-- BEGIN PAGE --

1.2.11 NoSQL Database

To meet the challenges of the big data era, new models and technologies have sprung up, typically the NoSQL database technology, which first emerged in 1998 as a lightweight, open-source, non-relational database technology that does not provide SQL functionality. By 2009, the concept began to return, but it was a completely different concept compared to the original one. The NoSQL technology, or Not Only SQL, that is widely accepted today is no longer just SQL technology.

Many different types of NoSQL database products have been created over the years, and although they have different characteristics, non-relational, distributed, and not guaranteed to meet ACID characteristics are their unifying features.

NoSQL databases have the following three technical features.

  1. (1)

    Partitioning of data (Partition). It can distribute data across multiple nodes in a cluster, and then conduct parallel processing on a large number of nodes to achieve high performance; it also facilitates the scaling of the cluster by scaling horizontally.

  2. (2)

    Reduction of ACID consistency constraint. Based on the BASE principle, it accepts the eventual consistency constraint although it allows temporary inconsistency.

    Explanation

    The BASE principle contains the following 3 levels of meaning.

    Basically available: Short-term data unavailability is tolerated, and no emphasis is placed on 24/7 service.

    Soft state: There is a period of state asynchrony, i.e. asynchronous state.

    Eventual consistency: It requires eventual data consistency and does not require strict full consistency.

  3. (3)

    Backup for each data partition. The general principle of triple backup (three copies of data are kept on the current node, another node in the same rack, and another node in another rack against node failure and rack failure. The more backups, the greater the data redundancy. Based on the comprehensive consideration of security and redundancy, such triple backup of data is the most reasonable setting) is followed to cope with node failures and improve system availability.

The four common types of NoSQL database technologies are divided by storage model, including key-value database, graph database, column family database, and document database, as shown in Fig. 1.14.

-- END PAGE --
-- BEGIN ROWS --

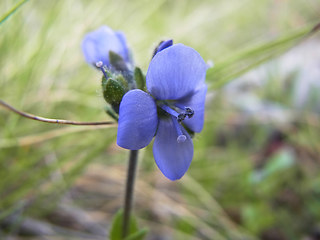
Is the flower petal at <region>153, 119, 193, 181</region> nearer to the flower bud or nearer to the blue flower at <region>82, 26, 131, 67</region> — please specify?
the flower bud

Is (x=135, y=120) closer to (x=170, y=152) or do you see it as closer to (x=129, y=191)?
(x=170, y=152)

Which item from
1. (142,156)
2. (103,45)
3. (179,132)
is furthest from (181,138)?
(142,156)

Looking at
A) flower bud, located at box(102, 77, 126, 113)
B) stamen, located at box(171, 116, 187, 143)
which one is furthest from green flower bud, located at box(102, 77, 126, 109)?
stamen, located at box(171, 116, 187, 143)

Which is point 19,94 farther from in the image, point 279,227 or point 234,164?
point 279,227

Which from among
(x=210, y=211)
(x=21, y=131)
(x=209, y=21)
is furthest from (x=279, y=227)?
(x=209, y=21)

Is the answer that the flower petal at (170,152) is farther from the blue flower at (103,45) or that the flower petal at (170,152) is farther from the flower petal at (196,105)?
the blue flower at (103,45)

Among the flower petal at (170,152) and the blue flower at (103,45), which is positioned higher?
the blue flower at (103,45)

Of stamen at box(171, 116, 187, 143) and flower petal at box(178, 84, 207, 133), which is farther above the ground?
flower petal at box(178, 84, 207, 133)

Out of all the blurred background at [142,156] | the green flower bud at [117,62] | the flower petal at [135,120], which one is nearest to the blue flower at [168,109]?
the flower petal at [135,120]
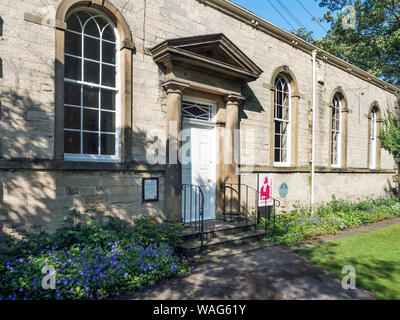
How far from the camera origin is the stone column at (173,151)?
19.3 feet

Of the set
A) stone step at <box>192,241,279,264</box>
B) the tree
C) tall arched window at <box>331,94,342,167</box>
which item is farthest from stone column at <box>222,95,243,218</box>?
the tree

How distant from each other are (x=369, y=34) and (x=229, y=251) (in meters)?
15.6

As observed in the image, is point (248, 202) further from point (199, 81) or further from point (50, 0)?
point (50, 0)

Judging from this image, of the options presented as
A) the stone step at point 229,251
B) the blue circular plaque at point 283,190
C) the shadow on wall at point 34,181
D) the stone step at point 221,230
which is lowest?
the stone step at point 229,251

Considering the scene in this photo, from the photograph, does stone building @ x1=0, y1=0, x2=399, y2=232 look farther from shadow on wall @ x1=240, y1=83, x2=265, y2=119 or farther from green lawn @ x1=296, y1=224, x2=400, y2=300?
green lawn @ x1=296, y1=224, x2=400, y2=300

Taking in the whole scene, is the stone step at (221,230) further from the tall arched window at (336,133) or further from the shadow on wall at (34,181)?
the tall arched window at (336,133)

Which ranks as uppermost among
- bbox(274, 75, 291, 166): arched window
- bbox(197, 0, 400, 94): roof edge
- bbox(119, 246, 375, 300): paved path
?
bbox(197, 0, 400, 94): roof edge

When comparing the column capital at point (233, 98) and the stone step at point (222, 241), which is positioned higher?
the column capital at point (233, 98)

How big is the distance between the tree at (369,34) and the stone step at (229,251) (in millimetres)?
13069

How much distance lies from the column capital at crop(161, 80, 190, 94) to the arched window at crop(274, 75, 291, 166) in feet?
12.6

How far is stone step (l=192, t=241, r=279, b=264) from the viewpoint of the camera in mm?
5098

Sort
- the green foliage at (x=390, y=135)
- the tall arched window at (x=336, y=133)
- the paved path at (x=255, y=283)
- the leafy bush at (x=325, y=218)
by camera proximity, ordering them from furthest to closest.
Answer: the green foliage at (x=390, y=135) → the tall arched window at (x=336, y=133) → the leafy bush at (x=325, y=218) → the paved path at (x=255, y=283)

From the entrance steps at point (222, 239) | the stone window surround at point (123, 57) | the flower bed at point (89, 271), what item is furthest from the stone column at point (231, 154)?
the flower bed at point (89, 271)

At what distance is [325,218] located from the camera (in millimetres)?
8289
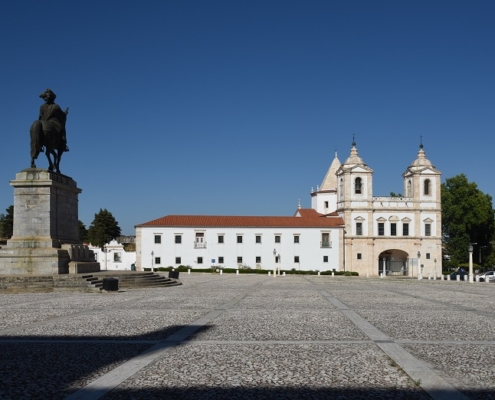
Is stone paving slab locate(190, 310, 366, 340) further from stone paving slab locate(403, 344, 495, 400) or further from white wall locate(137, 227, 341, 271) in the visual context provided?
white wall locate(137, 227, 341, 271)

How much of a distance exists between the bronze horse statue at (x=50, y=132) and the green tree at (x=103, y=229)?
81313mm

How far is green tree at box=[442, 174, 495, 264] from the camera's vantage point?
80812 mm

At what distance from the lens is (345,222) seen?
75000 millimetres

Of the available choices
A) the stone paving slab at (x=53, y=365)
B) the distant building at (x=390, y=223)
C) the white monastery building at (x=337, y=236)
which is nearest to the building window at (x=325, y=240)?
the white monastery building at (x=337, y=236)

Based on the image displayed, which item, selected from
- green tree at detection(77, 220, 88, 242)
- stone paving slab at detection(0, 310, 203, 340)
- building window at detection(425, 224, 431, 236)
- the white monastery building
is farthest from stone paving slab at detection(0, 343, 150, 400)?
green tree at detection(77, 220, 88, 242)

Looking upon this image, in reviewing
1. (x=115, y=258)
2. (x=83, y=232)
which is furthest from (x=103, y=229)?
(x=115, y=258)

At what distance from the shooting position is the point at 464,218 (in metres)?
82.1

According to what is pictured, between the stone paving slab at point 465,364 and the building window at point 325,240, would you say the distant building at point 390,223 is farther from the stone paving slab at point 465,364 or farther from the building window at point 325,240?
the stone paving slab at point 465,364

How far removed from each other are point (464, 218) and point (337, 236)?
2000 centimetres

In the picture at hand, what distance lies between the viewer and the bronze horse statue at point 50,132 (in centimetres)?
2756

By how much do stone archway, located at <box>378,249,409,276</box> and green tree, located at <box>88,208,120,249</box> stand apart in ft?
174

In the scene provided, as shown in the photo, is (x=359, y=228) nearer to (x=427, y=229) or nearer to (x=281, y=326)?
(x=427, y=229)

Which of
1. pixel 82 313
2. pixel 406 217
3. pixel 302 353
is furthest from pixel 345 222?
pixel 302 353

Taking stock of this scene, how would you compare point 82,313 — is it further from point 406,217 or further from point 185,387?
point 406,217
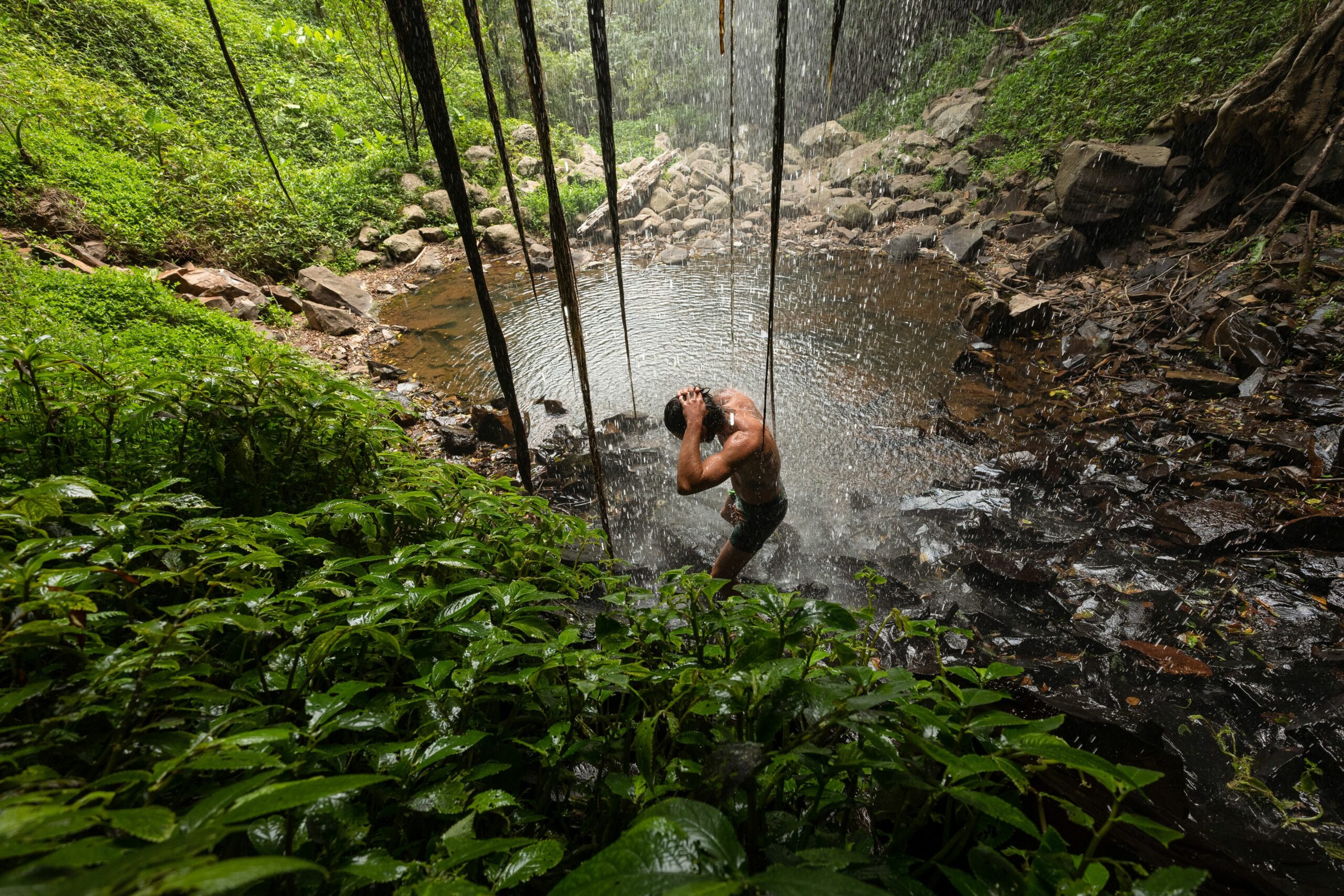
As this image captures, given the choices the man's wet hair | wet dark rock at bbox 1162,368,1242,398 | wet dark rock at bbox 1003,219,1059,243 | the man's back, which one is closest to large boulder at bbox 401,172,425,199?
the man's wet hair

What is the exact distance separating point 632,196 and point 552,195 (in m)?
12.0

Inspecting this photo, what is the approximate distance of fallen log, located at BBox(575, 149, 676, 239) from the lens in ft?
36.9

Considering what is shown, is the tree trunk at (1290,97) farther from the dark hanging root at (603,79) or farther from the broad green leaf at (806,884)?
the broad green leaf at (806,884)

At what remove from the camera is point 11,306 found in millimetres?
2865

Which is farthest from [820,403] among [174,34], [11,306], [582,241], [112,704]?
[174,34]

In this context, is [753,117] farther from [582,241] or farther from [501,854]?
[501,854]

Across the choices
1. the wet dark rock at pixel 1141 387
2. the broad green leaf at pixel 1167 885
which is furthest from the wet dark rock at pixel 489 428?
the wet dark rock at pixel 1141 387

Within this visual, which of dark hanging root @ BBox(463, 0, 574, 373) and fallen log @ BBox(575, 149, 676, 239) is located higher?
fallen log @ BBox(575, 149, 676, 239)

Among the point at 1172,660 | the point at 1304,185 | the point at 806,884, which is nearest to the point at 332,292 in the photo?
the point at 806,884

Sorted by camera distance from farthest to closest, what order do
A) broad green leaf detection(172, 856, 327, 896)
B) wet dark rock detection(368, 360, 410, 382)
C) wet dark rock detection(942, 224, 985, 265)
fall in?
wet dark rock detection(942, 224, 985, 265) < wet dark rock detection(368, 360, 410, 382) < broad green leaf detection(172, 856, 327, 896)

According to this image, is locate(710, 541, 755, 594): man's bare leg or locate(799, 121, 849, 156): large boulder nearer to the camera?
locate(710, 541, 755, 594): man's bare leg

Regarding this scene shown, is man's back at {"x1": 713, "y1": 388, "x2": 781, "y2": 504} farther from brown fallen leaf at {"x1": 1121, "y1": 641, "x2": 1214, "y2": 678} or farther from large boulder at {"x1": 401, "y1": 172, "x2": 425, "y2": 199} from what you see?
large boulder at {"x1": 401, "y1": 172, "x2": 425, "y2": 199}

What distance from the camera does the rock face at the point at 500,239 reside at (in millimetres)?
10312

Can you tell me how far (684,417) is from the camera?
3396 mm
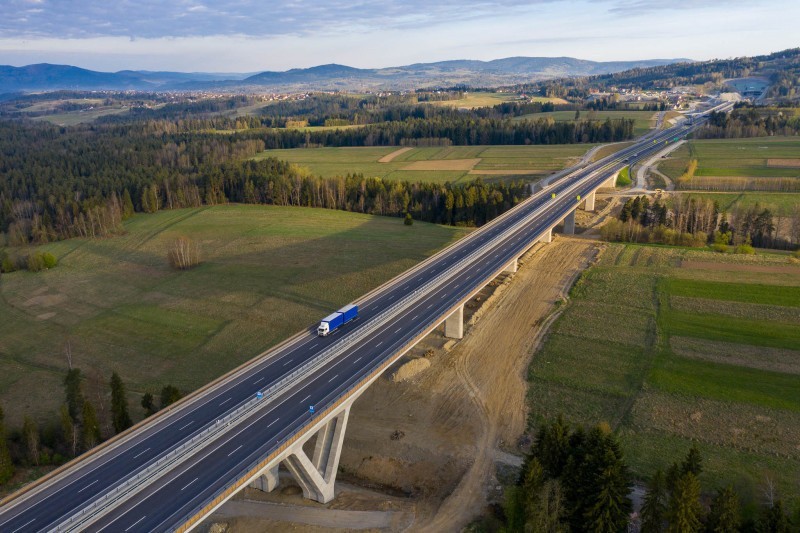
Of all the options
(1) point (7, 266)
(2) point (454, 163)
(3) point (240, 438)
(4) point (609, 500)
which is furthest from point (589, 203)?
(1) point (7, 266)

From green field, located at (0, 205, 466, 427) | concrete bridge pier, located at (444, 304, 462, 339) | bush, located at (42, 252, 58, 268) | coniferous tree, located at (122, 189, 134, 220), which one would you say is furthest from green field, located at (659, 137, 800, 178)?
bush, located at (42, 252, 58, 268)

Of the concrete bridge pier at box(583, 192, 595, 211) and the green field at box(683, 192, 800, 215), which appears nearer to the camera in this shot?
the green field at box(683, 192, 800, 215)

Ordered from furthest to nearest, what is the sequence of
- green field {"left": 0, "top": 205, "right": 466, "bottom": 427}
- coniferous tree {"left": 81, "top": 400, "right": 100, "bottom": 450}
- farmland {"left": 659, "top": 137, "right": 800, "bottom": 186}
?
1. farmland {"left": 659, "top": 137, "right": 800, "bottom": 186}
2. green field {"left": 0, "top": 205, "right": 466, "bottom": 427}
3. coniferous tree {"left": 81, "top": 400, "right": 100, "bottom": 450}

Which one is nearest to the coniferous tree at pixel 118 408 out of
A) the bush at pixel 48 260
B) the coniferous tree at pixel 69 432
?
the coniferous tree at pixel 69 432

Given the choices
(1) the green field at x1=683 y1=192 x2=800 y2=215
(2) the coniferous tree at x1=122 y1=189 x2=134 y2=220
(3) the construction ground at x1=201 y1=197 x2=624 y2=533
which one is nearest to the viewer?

-- END ROWS --

§ SET TASK A
Indicate whether each statement below agrees with the passage on NoSQL databases. Answer yes or no for each, and quote the deciding words of that passage exactly.
(i) NoSQL database technology first appeared in 1998.
(ii) Under the BASE principle, strict full consistency of data is required.
(iii) Keeping more backups reduces data redundancy.
§ SET TASK B
Retype the passage on NoSQL databases without alteration, from "Many different types" up to and including "allows temporary inconsistency.".
§ SET TASK C
Write the next portion of the passage on NoSQL databases, starting immediately after its final sentence.

§ TASK RESULT A
(i) Yes: "first emerged in 1998 as a lightweight, open-source, non-relational database technology"
(ii) No: "It requires eventual data consistency and does not require strict full consistency."
(iii) No: "The more backups, the greater the data redundancy."

§ TASK RESULT B
Many different types of NoSQL database products have been created over the years, and although they have different characteristics, non-relational, distributed, and not guaranteed to meet ACID characteristics are their unifying features.

NoSQL databases have the following three technical features.

  1. (1)

    Partitioning of data (Partition). It can distribute data across multiple nodes in a cluster, and then conduct parallel processing on a large number of nodes to achieve high performance; it also facilitates the scaling of the cluster by scaling horizontally.

  2. (2)

    Reduction of ACID consistency constraint. Based on the BASE principle, it accepts the eventual consistency constraint although it allows temporary inconsistency.

§ TASK RESULT C
Fig. 1.14
figure 14

Four common types of NoSQL database technologies

Table 1.3 briefly introduces the main NoSQL databases. Key-value databases are generally implemented based on hash tables by pointing key to value; storing keys in memory enables extremely efficient key-based, or code-based, query and write operations, and is suitable for caching user information, session information, configuration files, shopping carts, and other application scenarios. Such products as column grouping database, document database and graph database also feature their own characteristics, but since this book is mainly concerned with relational databases, they will not be covered here.

Table 1.3 Brief introduction of the main NoSQL databases

NoSQL was not created to replace a relational DBMS (RDBMS), and while it has both significant advantages and disadvantages. It is designed to work with RDBMS to build a complete data ecosystem.

1.2.12 NewSQL Database

Since the introduction of NoSQL, a highly scalable product, its ease of use has been recognized. If applied to traditional databases, it can greatly enhance the scalability of traditional databases. Therefore, a relational database that combines the scalability of NoSQL with support for the relational model has been developed. This new-type database is mainly oriented to the online transaction processing (OLTP) scenario that shows high requirements for speed and concurrency. The database uses SQL as the main language, so it is called NewSQL database.

“NewSQL” is only a description of this class, not an officially defined name. NewSQL database is a relational database system that supports the relational model (including ACID features) while achieving the scalability of NoSQL, mainly oriented to the OLTP scenario, allowing SQL as the primary language.

The classification of NewSQL databases is as follows.

  1. (1)

    Databases re-constructed with new architecture.

    They may adopt technical architectures such as multi-node concurrency control, distributed processing, replication-based fault tolerance, and flow control. Such products include Google Spanner, H-Store, VoltDB, etc.

  2. (2)

    Databases adopting the middleware technology of transparent shard.

    The generation of data shards is transparent to users, and users do not need to make changes to their applications.

    These products are Oracle, MySQL, Proxy, MariaDB MaxScale, etc.

  3. (3)

    Database as a Service (DaaS).

    The database products provided by cloud service providers are generally such databases with NewSQL features.

    Such products include Amazon Aurora, Alibaba Cloud's Oceanbase, Tencent Cloud's CynosDB, Huawei's GaussDB (DWS ) and GaussDB (for MySQL).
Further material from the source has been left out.